» WHAT YOU NEED TO DO: Locate each line in the material that contains the word "painted" and copy those lines out. Match the case exactly.

» SOURCE MATERIAL:
——

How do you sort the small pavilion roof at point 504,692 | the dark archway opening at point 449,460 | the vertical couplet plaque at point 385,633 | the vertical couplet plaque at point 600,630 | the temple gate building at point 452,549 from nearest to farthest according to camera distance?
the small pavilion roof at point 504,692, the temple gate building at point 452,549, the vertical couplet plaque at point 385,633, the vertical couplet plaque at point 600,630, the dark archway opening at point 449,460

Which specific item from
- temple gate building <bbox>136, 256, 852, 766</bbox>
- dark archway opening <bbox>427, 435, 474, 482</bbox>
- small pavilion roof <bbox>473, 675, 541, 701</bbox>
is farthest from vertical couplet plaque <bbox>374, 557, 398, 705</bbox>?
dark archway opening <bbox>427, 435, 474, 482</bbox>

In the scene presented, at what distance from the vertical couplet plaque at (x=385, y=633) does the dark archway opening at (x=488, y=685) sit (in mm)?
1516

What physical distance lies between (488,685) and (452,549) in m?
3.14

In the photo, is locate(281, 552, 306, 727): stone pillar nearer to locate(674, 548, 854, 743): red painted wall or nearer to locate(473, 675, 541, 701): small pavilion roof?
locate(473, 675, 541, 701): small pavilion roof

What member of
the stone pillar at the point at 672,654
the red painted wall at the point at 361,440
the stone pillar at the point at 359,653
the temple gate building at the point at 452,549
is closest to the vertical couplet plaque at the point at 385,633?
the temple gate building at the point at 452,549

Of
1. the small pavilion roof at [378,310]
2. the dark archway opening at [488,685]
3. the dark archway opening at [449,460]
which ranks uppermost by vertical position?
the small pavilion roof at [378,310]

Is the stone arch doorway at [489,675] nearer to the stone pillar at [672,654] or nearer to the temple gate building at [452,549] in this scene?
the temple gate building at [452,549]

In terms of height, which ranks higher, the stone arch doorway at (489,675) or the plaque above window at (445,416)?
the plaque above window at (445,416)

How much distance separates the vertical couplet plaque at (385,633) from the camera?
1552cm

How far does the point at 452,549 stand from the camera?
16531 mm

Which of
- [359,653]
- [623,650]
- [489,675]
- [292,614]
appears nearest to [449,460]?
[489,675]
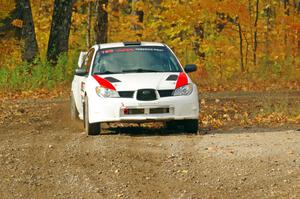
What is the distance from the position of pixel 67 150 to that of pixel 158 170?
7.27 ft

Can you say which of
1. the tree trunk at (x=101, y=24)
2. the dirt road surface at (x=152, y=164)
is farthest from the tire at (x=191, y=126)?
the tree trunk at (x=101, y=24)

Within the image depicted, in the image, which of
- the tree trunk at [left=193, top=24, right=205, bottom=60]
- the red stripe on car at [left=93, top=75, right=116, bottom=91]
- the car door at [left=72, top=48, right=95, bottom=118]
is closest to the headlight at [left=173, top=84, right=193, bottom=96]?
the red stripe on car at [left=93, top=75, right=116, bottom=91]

——

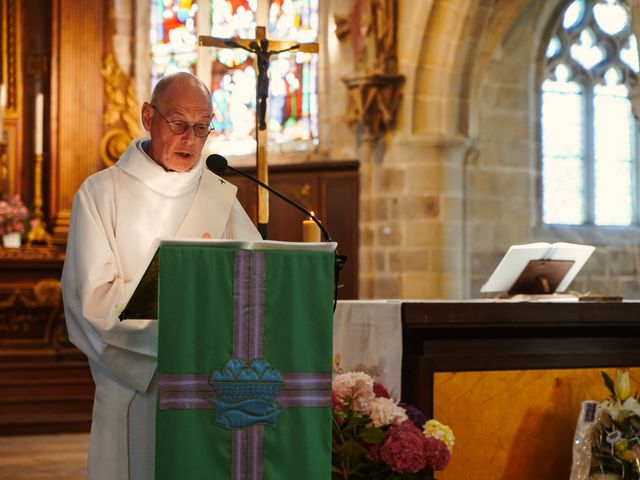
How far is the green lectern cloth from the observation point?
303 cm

——

» RESULT BELOW:
In the photo, is locate(281, 552, 306, 727): stone pillar nearer to locate(674, 548, 854, 743): red painted wall or nearer to locate(473, 675, 541, 701): small pavilion roof?
the red painted wall at the point at 361,440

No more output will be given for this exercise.